In our former churches we may have been led to believe that blessings were certain things–we might be blessed with health, finances, spouses, kids, or certain talents, for instance. What ways have you been blessed that may not have seemed like blessings at the time? Were you ever told you were NOT blessed in some way that actually for you was a blessing?
I think the primary blessing I received is probably the hardest–I had to leave my former church. Everyone, including me, thought leaving was the ultimate “bad” thing in life. But today I realize that this was the greatest blessing I could have received. It wasn’t fun… it was one of the hardest things I have ever done and that decision and the fall out from it continues to impact my life. Still, I am so thankful that I left when I did, and that I got out before the arrest of another member that later took place.

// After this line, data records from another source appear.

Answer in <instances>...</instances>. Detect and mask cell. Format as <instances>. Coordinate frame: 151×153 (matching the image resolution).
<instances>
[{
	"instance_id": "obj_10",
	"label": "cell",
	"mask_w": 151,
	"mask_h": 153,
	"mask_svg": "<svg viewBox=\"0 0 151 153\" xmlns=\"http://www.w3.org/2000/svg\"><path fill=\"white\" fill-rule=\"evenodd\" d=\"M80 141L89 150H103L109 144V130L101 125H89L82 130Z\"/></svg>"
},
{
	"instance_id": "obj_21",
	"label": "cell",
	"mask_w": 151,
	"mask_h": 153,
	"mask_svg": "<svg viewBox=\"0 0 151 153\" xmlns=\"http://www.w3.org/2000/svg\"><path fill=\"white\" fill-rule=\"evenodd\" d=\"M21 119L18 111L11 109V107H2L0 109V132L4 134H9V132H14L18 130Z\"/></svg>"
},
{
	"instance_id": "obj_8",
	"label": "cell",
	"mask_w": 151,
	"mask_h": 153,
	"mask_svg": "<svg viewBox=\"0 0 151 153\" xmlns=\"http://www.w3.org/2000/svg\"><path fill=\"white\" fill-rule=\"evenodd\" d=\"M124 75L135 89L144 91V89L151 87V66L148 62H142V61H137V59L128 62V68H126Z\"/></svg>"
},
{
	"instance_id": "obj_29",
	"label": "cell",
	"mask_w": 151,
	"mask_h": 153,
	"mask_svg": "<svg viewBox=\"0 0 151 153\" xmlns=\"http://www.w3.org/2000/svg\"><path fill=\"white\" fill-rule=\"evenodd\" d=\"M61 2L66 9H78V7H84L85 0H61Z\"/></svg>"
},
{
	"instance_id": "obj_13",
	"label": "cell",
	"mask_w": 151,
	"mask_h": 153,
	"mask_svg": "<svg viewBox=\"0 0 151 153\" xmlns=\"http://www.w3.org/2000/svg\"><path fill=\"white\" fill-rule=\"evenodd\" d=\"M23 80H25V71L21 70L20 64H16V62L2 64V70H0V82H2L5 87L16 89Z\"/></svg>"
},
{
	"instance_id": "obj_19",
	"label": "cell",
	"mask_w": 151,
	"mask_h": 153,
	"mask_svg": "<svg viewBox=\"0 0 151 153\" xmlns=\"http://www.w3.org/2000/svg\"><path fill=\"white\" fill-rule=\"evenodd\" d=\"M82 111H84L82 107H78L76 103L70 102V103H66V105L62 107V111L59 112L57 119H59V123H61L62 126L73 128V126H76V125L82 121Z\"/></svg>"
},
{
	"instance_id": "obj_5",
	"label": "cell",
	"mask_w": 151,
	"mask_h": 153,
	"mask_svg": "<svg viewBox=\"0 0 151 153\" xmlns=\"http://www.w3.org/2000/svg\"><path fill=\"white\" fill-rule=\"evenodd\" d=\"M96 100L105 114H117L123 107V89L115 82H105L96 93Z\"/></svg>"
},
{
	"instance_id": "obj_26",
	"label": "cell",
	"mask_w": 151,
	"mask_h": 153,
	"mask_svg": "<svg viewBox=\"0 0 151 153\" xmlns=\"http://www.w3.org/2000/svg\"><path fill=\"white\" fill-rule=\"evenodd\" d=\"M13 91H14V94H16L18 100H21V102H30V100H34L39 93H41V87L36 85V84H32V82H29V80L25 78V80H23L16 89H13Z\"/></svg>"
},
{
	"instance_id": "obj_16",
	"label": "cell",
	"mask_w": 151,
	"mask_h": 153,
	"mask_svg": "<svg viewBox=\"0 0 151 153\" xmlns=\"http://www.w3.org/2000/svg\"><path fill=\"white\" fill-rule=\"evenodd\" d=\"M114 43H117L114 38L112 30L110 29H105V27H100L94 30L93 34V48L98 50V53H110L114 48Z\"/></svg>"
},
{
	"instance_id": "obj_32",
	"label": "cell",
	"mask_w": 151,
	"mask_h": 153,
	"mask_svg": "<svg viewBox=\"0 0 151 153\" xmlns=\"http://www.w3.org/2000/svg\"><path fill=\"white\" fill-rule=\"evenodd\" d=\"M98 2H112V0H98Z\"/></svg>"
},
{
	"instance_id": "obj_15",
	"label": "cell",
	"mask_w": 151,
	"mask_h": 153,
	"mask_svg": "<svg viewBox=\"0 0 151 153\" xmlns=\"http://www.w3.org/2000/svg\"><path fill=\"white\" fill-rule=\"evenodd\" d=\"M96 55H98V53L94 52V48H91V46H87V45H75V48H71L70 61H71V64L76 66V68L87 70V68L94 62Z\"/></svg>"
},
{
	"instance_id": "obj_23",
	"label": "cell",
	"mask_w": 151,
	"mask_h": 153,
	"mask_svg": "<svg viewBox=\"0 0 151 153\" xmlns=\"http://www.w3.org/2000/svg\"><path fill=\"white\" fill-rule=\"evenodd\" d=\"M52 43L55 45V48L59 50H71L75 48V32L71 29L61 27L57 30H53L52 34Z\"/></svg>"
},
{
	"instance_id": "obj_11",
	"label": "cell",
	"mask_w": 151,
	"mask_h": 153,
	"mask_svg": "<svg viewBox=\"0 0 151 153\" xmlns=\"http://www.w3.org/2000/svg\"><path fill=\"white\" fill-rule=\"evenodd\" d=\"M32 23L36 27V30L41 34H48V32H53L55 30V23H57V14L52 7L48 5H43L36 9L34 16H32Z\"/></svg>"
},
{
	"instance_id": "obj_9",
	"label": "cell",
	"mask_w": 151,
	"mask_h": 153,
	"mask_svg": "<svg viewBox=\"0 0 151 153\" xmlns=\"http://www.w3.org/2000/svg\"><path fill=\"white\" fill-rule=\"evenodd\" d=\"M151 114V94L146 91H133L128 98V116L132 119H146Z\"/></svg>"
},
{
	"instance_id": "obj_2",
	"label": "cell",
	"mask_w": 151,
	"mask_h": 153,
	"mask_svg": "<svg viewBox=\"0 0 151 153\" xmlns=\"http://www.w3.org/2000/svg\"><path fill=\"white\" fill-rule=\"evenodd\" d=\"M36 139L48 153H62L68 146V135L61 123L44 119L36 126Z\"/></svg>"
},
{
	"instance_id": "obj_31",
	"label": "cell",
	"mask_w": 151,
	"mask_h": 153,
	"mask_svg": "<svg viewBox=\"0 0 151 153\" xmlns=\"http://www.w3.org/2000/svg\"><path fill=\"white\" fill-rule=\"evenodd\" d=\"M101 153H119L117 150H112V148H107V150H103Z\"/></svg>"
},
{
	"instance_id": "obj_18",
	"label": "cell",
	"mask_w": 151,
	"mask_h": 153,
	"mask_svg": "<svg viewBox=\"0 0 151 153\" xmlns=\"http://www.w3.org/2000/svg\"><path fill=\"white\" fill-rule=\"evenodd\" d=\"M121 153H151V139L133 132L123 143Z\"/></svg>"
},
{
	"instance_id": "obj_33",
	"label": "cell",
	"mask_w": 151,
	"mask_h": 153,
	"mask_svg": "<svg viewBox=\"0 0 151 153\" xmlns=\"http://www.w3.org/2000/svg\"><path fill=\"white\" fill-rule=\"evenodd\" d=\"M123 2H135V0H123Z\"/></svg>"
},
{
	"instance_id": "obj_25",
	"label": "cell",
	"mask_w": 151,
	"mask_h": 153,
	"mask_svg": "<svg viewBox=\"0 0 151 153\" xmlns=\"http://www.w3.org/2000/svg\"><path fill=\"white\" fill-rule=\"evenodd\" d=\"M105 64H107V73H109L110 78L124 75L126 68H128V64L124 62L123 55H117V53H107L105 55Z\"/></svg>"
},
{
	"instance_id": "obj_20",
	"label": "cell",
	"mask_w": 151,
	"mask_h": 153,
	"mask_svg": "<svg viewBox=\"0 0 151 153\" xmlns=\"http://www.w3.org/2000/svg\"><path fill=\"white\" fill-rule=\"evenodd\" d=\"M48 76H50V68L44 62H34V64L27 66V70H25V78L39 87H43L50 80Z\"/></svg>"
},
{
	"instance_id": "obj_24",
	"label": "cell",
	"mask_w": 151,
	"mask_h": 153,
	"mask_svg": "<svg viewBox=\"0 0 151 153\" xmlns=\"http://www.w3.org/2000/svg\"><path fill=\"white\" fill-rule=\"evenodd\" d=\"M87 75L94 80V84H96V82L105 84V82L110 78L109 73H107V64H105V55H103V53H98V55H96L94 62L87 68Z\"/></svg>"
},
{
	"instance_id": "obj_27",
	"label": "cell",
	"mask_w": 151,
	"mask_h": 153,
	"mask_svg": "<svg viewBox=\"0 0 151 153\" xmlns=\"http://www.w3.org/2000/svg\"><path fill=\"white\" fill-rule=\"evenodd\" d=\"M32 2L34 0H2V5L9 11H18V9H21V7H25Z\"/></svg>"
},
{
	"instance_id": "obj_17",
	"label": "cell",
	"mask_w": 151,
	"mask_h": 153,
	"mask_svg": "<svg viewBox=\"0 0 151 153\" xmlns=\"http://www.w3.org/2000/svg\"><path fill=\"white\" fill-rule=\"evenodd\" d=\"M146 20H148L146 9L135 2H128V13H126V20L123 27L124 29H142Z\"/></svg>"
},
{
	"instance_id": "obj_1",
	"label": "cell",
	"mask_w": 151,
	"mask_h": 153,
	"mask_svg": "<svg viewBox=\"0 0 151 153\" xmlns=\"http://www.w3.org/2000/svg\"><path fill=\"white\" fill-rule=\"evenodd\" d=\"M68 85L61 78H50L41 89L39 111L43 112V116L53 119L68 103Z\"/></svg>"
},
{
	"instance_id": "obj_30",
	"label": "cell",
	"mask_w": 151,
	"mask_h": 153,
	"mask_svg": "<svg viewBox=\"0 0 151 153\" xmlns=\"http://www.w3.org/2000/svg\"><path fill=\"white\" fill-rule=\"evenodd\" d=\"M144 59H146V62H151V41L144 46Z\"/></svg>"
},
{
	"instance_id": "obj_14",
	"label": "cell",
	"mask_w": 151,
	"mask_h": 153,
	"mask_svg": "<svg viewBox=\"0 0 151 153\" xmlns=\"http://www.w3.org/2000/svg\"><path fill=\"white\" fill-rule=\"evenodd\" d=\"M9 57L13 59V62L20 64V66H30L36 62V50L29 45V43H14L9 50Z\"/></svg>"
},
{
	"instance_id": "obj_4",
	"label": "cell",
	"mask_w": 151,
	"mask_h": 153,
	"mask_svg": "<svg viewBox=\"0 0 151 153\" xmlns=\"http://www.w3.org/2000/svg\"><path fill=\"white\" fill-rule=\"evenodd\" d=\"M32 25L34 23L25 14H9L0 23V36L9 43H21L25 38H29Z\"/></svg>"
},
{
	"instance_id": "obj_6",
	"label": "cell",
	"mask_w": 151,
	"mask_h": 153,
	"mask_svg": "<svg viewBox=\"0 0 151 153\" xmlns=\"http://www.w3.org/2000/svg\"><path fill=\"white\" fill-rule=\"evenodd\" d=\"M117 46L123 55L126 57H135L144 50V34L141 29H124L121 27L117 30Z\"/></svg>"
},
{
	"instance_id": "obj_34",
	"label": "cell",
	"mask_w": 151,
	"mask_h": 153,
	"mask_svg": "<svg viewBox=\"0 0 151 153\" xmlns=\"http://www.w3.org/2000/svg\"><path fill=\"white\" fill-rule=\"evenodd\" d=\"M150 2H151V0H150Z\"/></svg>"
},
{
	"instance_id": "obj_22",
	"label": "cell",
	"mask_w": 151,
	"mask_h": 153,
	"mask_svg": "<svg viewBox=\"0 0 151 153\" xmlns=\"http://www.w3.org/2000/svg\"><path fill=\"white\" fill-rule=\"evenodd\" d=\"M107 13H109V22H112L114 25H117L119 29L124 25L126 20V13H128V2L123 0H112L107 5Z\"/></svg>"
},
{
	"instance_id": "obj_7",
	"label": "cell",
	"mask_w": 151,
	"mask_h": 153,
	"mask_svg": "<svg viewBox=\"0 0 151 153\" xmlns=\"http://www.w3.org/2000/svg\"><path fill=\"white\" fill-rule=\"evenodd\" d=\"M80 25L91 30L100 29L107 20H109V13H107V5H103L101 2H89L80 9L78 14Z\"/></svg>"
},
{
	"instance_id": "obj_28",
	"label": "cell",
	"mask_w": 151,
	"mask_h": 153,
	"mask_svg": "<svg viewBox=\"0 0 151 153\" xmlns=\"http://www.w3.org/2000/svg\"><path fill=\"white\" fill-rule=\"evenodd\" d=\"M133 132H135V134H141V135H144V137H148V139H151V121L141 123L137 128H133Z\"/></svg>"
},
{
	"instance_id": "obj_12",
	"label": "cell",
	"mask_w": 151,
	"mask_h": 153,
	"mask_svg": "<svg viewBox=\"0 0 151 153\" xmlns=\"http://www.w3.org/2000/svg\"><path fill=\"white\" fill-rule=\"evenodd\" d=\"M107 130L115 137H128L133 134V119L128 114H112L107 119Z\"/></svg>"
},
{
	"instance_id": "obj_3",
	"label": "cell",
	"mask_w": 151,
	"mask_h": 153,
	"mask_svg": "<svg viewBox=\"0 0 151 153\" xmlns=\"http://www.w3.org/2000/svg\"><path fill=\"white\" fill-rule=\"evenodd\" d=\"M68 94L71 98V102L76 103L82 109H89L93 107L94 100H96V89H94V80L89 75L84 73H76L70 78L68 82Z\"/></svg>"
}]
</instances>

I’ve also laughed at things people told me were blessings–I was “blessed” with great jobs… no one knew I was making not much over minimum wage even with a college degree. They only saw the outside. They didn’t realize I ate so much pasta (it was cheap) that I still 20 years later can’t stand the thought of making it most of the time. Also, some said I wasn’t blessed like they were because I didn’t have a husband or kids… it sounded as though they were blaming me or looking down on me. At the same time I looked at what I could see of their lives and wondered at how they could even make it through another day with all the trials they seemed to have. We all deal with things differently. Comparing ourselves among ourselves isn’t wise.
The push to see blessings and cursings has disturbed me. What looks like a blessing from the outside may be a daily struggle for the person living it, and what may look like a curse may be a blessing in disguise. So to label something one way or the other might sometimes create a lot of heartache where there could be joy. Because you never know… and even the things that we see as bad could turn into blessings just because God can still create something out of nothing.
God can turn anything into a blessing regardless of what people think or say. What the devil meant for bad God uses it for good. After my husband left me so many thought my life was over including myself until God told me to pull up my bootstraps we had work to do. I moved, found a job and went back to college. lol Bree years later I graduated with my degree in accounting and was promoted at my firm and worked there as a tax accountant until I retired last year. I had been promoted to tax dept supervisor and was making a hefty salary. Of course I left the UPC church I’d been attending because of remarks made over the pulpit that my ministry was over or it was silly for an older woman to go back to school. Among other things. But God turned a horrible situation into a great blessing for me.
AMEN Cindy, I call those “Blessings in disguise ” ! And I have had many. Sometimes God has to put gravel in our nest to get us to move. Whether it is the right direction in which we move, is OUR choice.